Vanderbilt's Ryals Grateful For Body-Numbing Football Collisions

NASHVILLE, Tenn. - Vanderbilt's Chris Ryals covers kicks, exposing himself to body-numbing collisions that often hurl him through the air and slam him to the ground.

He said he not only doesn't mind those encounters, he's grateful for them, because he's lucky to be alive.

Eleven years ago, Ryals was diagnosed with leukemia.

Through 2 1/2 years of strength-draining chemotherapy, and bone marrow and spinal taps, he persevered.

"I just took it day by day; every day there was a battle. Sometimes I won, sometimes I lost."

The disease is in remission, and Ryals is working toward a possible degree in medicine.

"I ask myself each morning what I can do today to show how valuable my life is," he said.

Ryals won't win the Heisman Trophy. He won't be in the NFL. He's a junior who hasn't yet lettered for the Commodores.

But his is a story of personal courage and triumph over a dreaded disease.

"He's special; he has overcome a lot of adversity in his life," said his mother, Karen.

Even before the leukemia, Ryals, the youngest of three sons, was diagnosed with multiple learning disabilities. He also had a speech problem.

"He overcame these obstacles one-by-one," Mrs. Ryals said.

Chris had a grade-point average of 3.6 last semester, the highest on the football team.

When he was 12 years old, he began to experience frequent bouts of nausea for no apparent reason. He got weaker and developed a fever.

When he was diagnosed with leukemia, doctors estimated his chances of survival at 30 percent.

"I knew I could die," he said.

His parents, Bobby and Karen, regularly took him to Children's Hospital in his hometown Cincinnati, to a cancer clinic.

During visits to the cancer clinic at Children's Hospital, he would be given fluids for hours before the chemotherapy treatments. The fluids were necessary to combat the dehydration from the overwhelming nausea and vomiting that followed.

"The day I was diagnosed, these 2-year-old twins were sitting right next to me," Ryals said. "They each had brain tumors. It was awful. They were so cute, so innocent and outwardly, you would never know. These little guys didn't make it.

"When I was going through treatment, so many bad things were happening around me that it was difficult for me to find inner strength. But I did."

His mother said that there were many crises, but she there is one in particular she remembers.

During his years of treatment, he was not allowed to participate in any activities, not even throwing a Nurf football at recess.

"He came home and said: `I'm nobody. Now that I have cancer, I'm nobody. They used to look up to me.' He had lost all his self-esteem. He had been such a good athlete. Now he couldn't even participate in recess."

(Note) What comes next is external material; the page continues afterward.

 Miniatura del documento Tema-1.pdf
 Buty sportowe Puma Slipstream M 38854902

In time, Karen said, he worked it out as he always did.

"Well," he told his mom, "I'll just have to make it in the classroom."

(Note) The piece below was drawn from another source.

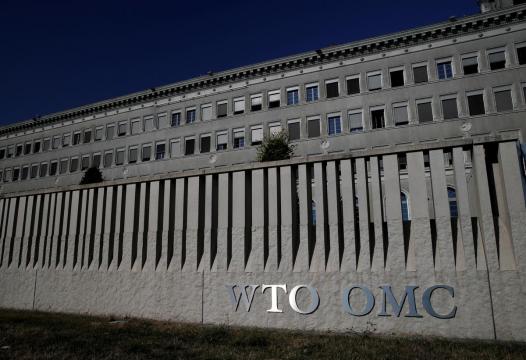 Russia's WTO 'national security' victory cuts both ways for Trump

Then, by the end of eighth grade, Ryals' treatments became infrequent. He spent more time with coaches than doctors. He eventually became an all-state safety at Moeller High School, then signed a grant-in-aid with Vanderbilt University.

There have been scary things happen along the way, reminders that all his life he will be looking back over his shoulder at trouble.

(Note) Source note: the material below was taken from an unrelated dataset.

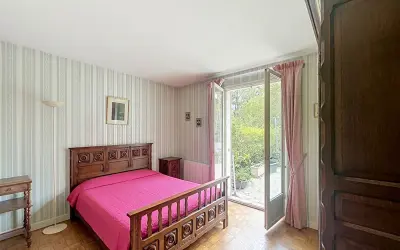 Maison 699 000 € SAINT MAUR DES FOSSES (94100) photo 7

His older brother Trevor had a college buddy who died after his leukemia was thought to be in remission. It was a sobering thought.

There was the time, too, after remission was under way, that three knots appeared on his leg.

"It stopped me in my tracks. I said, `uh oh."'

To this day, Ryals said, no one has told him what they were. They could have been tumors, or bacterial or viral infections, but they were unrelated to leukemia.

He looks back on it with some humor.

"It was almost like the dermatologist wanted to make me a spectacle," he said, laughing. "They even wanted to take me to a national convention of dermatology, so others could see these growths."

Ryals' experiences have allowed him to put football into perspective.

"Football is reflective of life in general," he said. "I love football. I've put a lot of effort into it. At the same time, it's not life or death."